◆ STATED GOAL: Count how many lines in the material below contain the word "pine". Reply with the number alone.

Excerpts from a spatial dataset
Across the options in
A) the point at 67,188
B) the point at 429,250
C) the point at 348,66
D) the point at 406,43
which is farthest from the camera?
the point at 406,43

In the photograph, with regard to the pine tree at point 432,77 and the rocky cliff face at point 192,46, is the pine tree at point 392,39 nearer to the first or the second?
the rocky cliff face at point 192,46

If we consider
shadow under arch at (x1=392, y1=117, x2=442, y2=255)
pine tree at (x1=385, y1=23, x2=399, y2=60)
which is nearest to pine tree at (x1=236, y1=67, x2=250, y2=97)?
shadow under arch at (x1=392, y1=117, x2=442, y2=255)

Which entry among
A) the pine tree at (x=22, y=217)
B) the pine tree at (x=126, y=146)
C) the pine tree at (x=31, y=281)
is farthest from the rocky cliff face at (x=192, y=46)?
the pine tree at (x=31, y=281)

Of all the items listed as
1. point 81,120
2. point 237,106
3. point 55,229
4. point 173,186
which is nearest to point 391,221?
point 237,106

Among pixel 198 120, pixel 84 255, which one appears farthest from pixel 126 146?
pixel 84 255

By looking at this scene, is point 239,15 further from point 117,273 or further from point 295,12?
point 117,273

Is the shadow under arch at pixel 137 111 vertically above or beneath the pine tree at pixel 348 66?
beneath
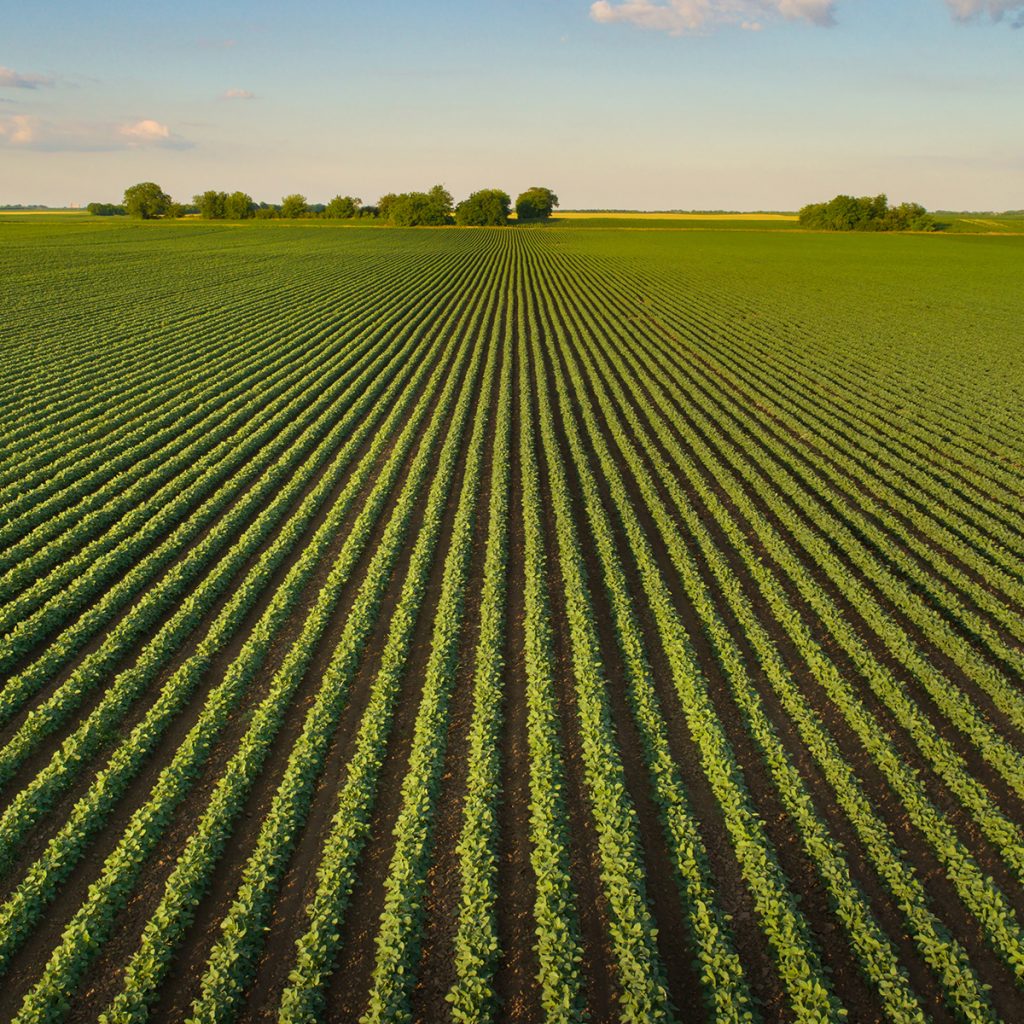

◆ REPLY TO THE EXERCISE: 8